Valid points all around. And Lia and I are just as excited about this adventure as you are. We’ve got some awesome plans that we simply cannot wait to implement! In fact, we’re going down to a potential place after Thanksgiving to officially scope it out.
It looks picture-perfect on the website, but we want to explore it in person before we book it for you.
(Book it for you. Ha!)
Unintentional puns aside, as the organizers of this writing retreat, we have a major responsibility to you. It’s our job to find the best location for the best price with the best food for you to enjoy in and around the best schedule with the best line-up to impress your writing selves.
That’s a lot to consider, and we’re taking every bit of it seriously. Which is why Writing Rule #44 exists.
How much you get accomplished on a writing retreat is largely up to you.
You can have the perfect setting with the utmost inspiration. But if you’re going to spend your time chit-chatting with fellow retreaters or checking your Twitter feed, then you might as well just spend your money on a regular old vacation. Writing retreats are for writers and writing.
Everyone else need not apply.
None of that is meant to be harsh or elitist or anywhere close to exclusive. It’s meant to protect your investment.
Every writer at any stage of the writing process should feel welcome at a writing retreat. Attendees should go into them inspired and leave encouraged, ready to write more than they’ve already written.
You can’t chop that last sentence up into parts, discarding some and keeping others. It’s written the way it is for a reason. And it’s so important that it’s worth repeating.
Attendees should go into them inspired and leave encouraged, ready to write more than they’ve already written.
Ask yourself this: If you find inspiration and encouragement without actually writing anything, was the writing retreat really worth your time and money?
You’re more than welcome to your own opinion here, but I’d argue that your investment didn’t pay off.
As such, if you’re going to attend one of these fantastic getaways – whether Lia’s and mine, or someone else’s – you need to go into it with the goal of making progress on your story or autobiography or non-fiction manuscript.

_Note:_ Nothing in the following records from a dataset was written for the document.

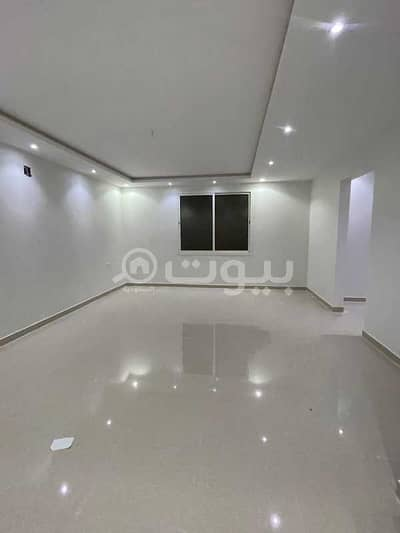 5 Bedroom Villa for Sale in Riyadh, Riyadh Region - Villa for sale in Tuwaiq district Ahmed Bin Al Khattab Street, west of Riyadh | 5 BR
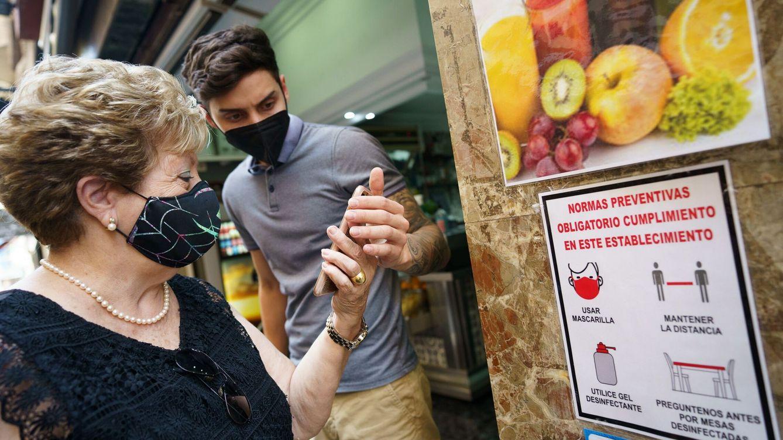 Foto: Personal de una cafetería de Tenerife comprueba el certificado covid. (EFE)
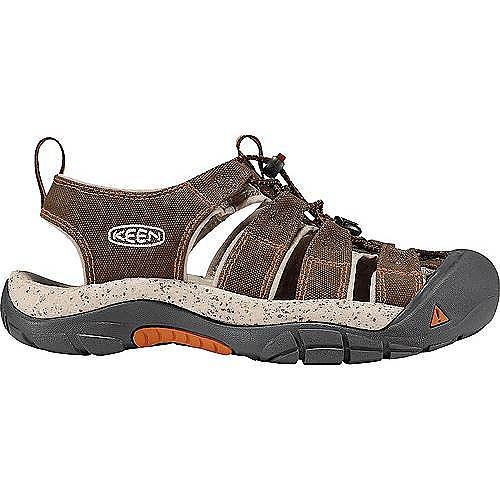 photo: Keen Newport Canvas sport sandal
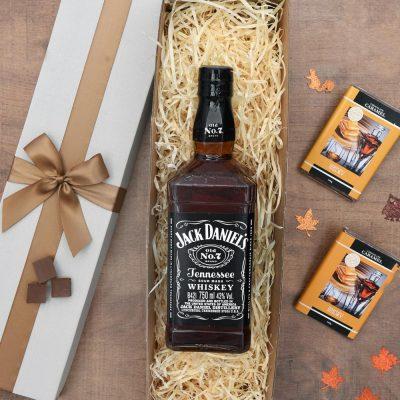 Jack Daniel's Gift Set With Chocolate Caramels | Hamper World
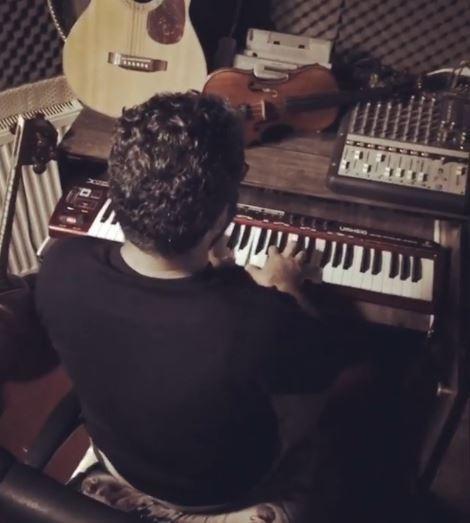 اجرای آهنگ سرباز در استودیو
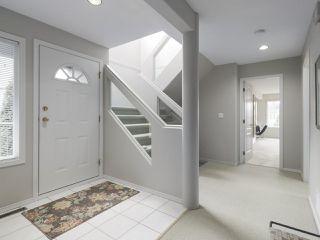 Photo 2: 829 STEVENS Street: White Rock House for sale (South Surrey White Rock)  : MLS®# R2421211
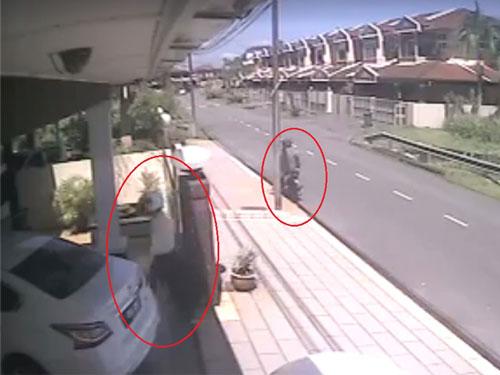 匪徒趁屋主不留意,沖進車旁搶走手提袋,整個過程僅僅5秒。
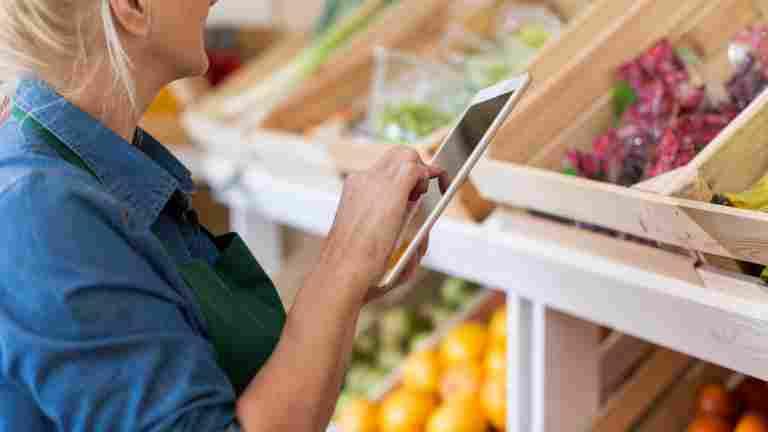 Kaupan alan ja kiinteistöpalvelualan palkkoihin korotukset
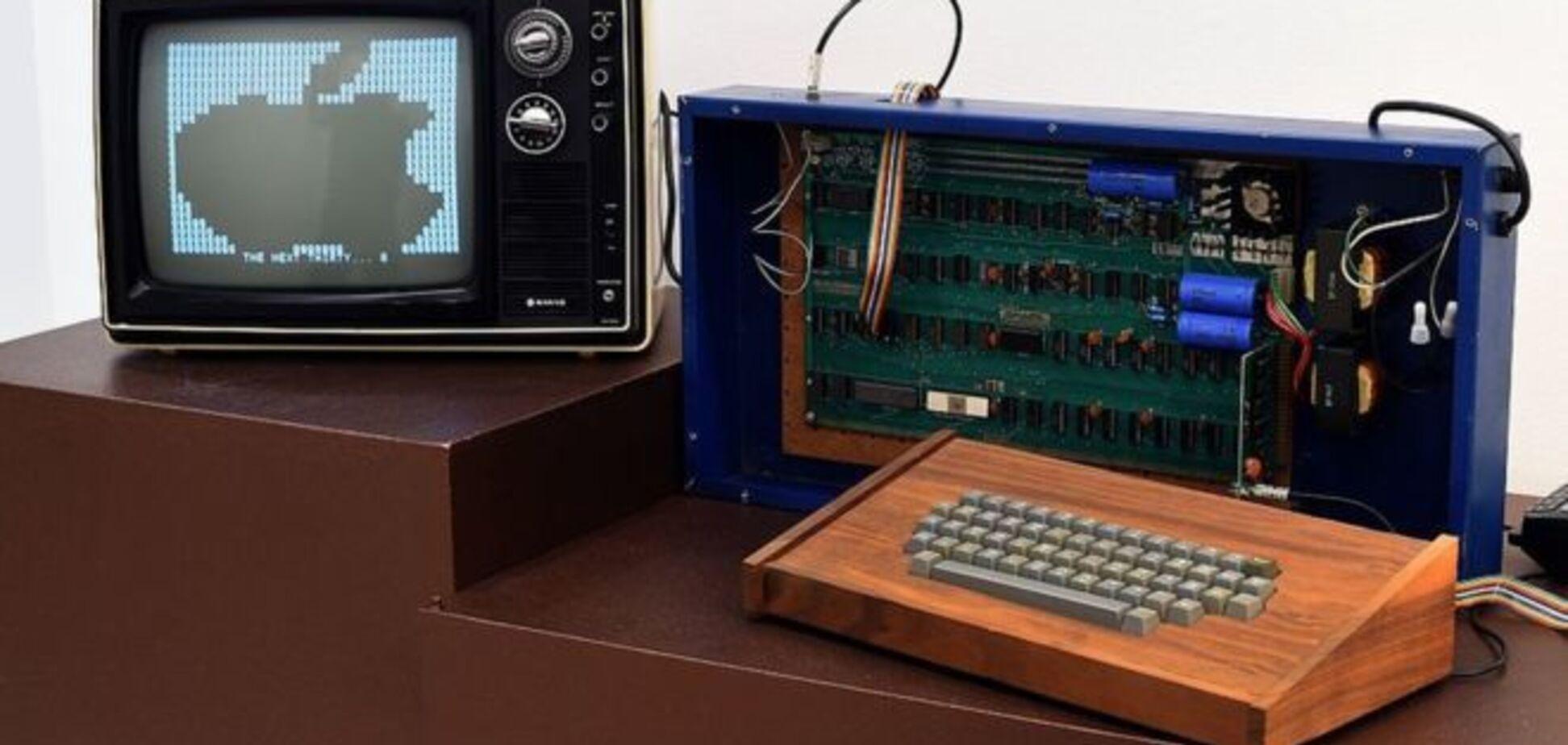 Перший комп'ютер Apple продали за $400 тисяч: як виглядає і що може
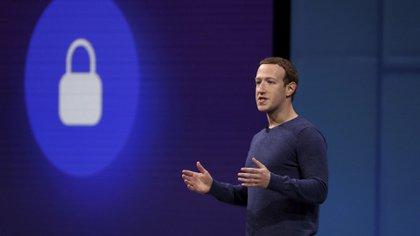 La información sale de las respuestas que Mark Zuckerberg envió al Comité de Energía y Comercio de la Cámara de Representantes de los EE.UU. (Reuters)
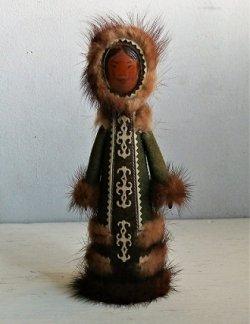 画像1: エスキモーガールドール  Hand Painted Wood Handmade  木製  毛、レザー  size: H21cm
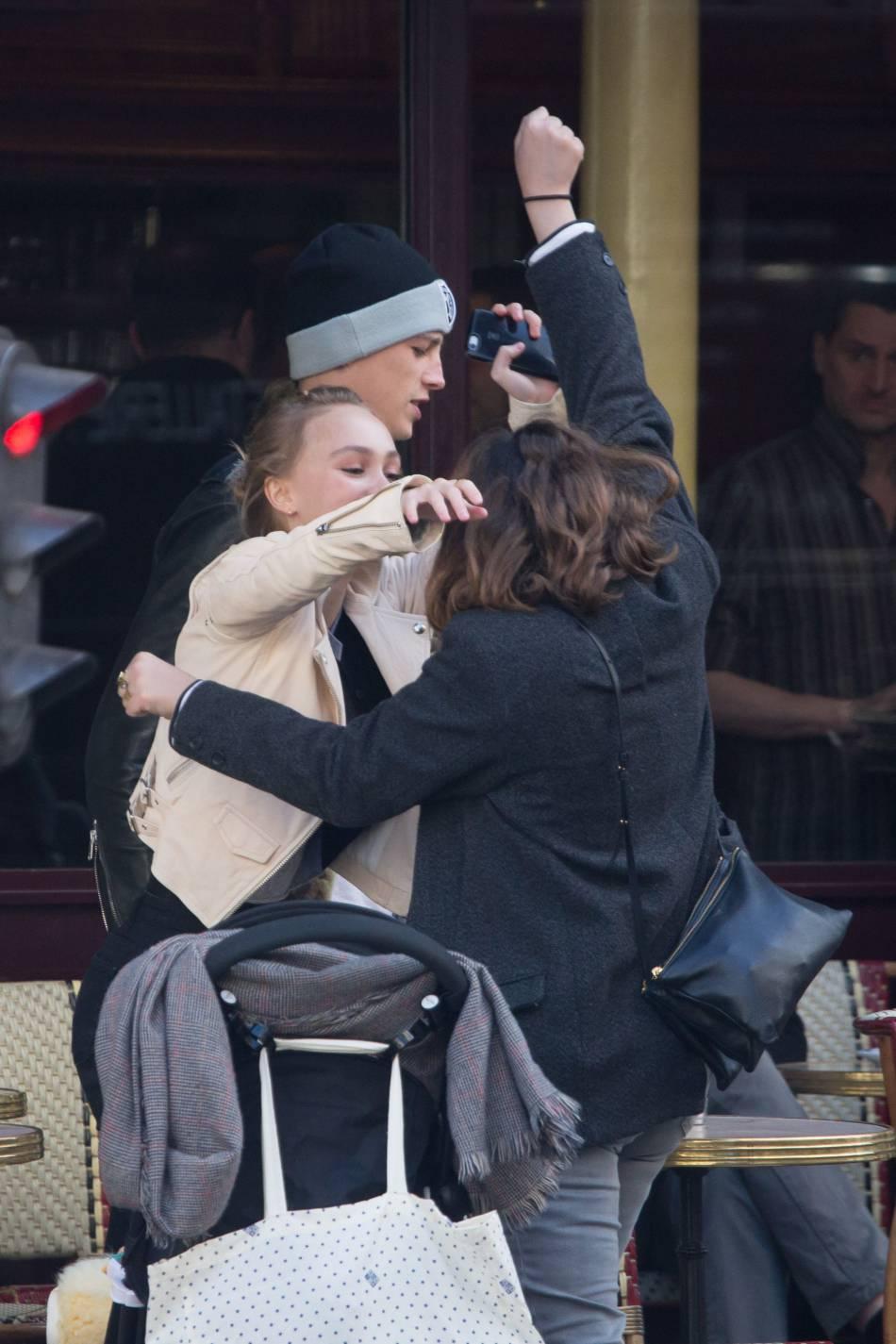 Alysson et Lily-Rose, un duo tante-nièce très complice. L'actrice a apporté son soutien à Johnny Depp, accusé de violence par son Amber Heard.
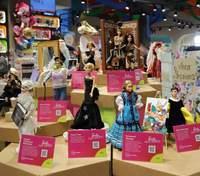"""Саніна, Руслана, Леся Українка: в Одесі до 8 Березня відкрили виставку """"Barbie: Пані України"""""""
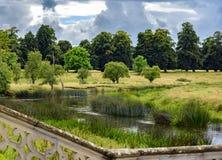 Drastischer Himmel über englischem Landschaftsstrom; Unterlassungswand Lizenzfreie Stockfotografie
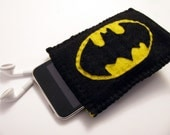 iPod\/Cell Phone Cozy \/ Case with Back Pocket for Ear Bud Storage - Batman Applique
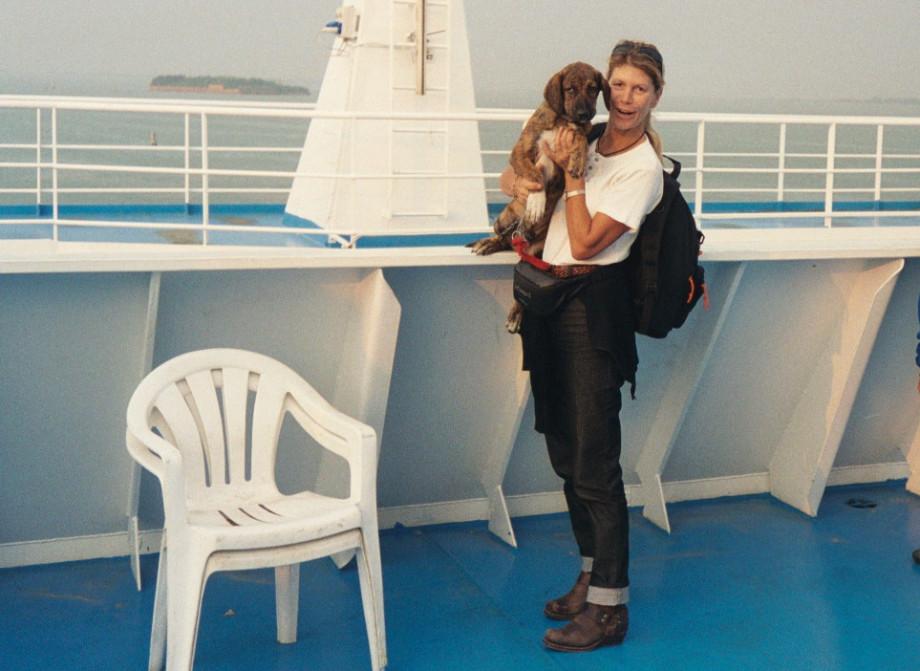 James und Ulli an Board der Ikarus Palace - james bond 007 mit hund auf reisen in griechenland italien österreich spanien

By all means, have fun with that goal! Writing retreats are meant to be savored and stress-free. That’s why setting is such an important factor to keep in mind.
Enjoy the company of your fellow authors and authors-in-the-making. Bask in the inspiring environment around you and get encouraged hearing fellow attendees share their own writing journeys, letting you know that you’re not even close to being alone in your struggles and triumphs.
Just make sure that your manuscript-starting or continuing or completing goal is front and center during all of that. That's the point of writing retreats, and Lia and I can't wait to show you how powerful they can be!